Литература никогда не была забавой для пообедавших, а став таковою в несчастные минуты — гибла. Пусть же и театр перестанет быть забавой, а будет трудом для желающих трудиться, учителем и другом для ищущих правды и одиноких.

Но от пожеланий и советов самых прекрасных до исполнения далеко, и я возвращаюсь на землю… впрочем, не совсем на землю: я поведу благосклонного читателя в Художественный театр и, насколько сумею, расскажу, как вырабатывается там новое психологическое содержание. Не думаю, чтобы мои свидетельские показания были нескромностью по отношению к закулисной работе театра: ведь есть работа, которая должна показываться на экране, как операция Дуайэна, на такой работе учатся.

Я не буду говорить о предварительной дружной работе над пьесой, толкованиях ее значения и смысла, выяснениях общих начал — начну с того момента, когда роль в руках актера и он начинает играть. Актер вдруг кладет тетрадку, а то и отбрасывает ее и говорит:

— Владимир Иваныч, я не знаю, чем мне жить.

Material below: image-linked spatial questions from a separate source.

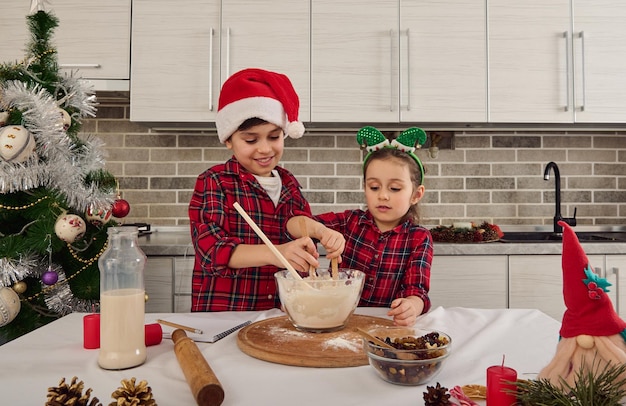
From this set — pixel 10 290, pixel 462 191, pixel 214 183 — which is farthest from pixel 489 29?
pixel 10 290

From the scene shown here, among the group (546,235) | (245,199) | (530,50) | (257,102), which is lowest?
(546,235)

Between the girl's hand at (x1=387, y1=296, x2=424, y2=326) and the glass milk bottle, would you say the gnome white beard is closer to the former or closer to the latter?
the girl's hand at (x1=387, y1=296, x2=424, y2=326)

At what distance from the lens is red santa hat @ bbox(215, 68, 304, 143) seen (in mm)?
1398

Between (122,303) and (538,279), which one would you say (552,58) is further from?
(122,303)

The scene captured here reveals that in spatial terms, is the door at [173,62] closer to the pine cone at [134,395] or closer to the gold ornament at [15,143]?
the gold ornament at [15,143]

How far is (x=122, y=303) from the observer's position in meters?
0.83

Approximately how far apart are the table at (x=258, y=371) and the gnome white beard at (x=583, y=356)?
6 cm

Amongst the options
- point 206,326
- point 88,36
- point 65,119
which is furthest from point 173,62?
point 206,326

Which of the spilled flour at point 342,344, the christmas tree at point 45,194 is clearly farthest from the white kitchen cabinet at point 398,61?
the spilled flour at point 342,344

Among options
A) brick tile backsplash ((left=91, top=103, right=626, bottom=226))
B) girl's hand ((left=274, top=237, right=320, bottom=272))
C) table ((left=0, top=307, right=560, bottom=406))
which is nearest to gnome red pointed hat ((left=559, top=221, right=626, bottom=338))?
table ((left=0, top=307, right=560, bottom=406))

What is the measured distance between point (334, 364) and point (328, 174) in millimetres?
2080

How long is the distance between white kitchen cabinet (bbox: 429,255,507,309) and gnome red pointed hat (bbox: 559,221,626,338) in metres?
1.57

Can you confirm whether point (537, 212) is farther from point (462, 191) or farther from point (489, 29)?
point (489, 29)

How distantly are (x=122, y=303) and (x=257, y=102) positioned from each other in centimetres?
76
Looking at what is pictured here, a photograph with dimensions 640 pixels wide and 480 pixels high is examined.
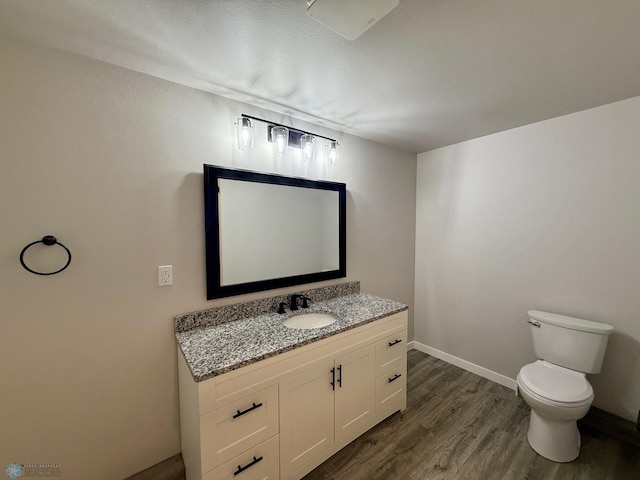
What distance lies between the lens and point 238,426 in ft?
4.02

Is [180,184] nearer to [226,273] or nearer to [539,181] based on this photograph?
[226,273]

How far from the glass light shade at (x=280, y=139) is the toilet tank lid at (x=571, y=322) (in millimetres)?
2285

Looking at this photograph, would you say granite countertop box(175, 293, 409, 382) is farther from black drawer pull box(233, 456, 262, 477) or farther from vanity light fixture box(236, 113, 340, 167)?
vanity light fixture box(236, 113, 340, 167)

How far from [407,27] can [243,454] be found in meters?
2.08

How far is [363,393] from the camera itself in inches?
68.7

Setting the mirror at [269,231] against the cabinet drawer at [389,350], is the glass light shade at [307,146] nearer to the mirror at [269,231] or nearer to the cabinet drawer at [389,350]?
the mirror at [269,231]

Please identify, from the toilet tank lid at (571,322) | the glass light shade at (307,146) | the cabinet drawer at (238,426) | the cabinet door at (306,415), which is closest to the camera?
the cabinet drawer at (238,426)

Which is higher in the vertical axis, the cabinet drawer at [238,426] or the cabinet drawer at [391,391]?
the cabinet drawer at [238,426]

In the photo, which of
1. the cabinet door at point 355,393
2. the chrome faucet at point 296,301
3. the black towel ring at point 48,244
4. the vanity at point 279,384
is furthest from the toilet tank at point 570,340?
the black towel ring at point 48,244

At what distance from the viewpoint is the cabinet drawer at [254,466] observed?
1.19m

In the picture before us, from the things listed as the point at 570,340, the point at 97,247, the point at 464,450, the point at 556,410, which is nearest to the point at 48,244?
the point at 97,247

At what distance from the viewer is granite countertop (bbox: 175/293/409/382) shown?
3.96 feet

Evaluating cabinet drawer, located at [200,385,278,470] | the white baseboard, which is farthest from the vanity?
the white baseboard

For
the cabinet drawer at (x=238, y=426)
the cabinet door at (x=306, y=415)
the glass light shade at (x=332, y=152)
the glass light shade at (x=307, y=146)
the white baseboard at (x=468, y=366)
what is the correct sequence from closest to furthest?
the cabinet drawer at (x=238, y=426) < the cabinet door at (x=306, y=415) < the glass light shade at (x=307, y=146) < the glass light shade at (x=332, y=152) < the white baseboard at (x=468, y=366)
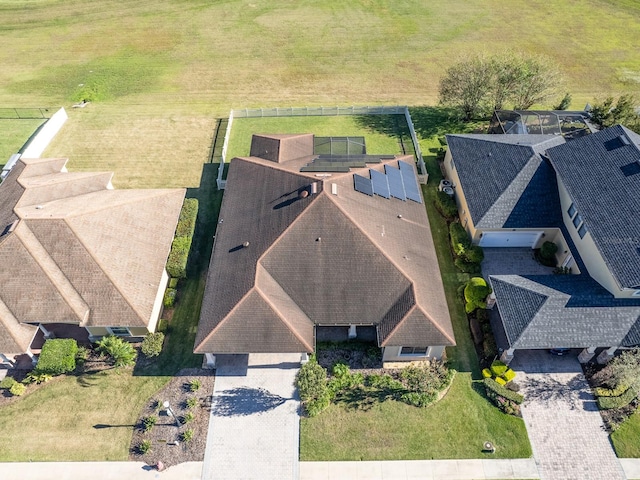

Это не значит, что у актера нет денег, но что в его роли чего-то не хватает для жизни. И дальше поясняет актер примерно следующее:

— Здесь сказано, что он улыбается, а у него нет никаких оснований улыбаться. Его только что побили, выгнали, а он улыбается — идиот! И вообще я не вижу, чем тут жить: все какая-то случайность.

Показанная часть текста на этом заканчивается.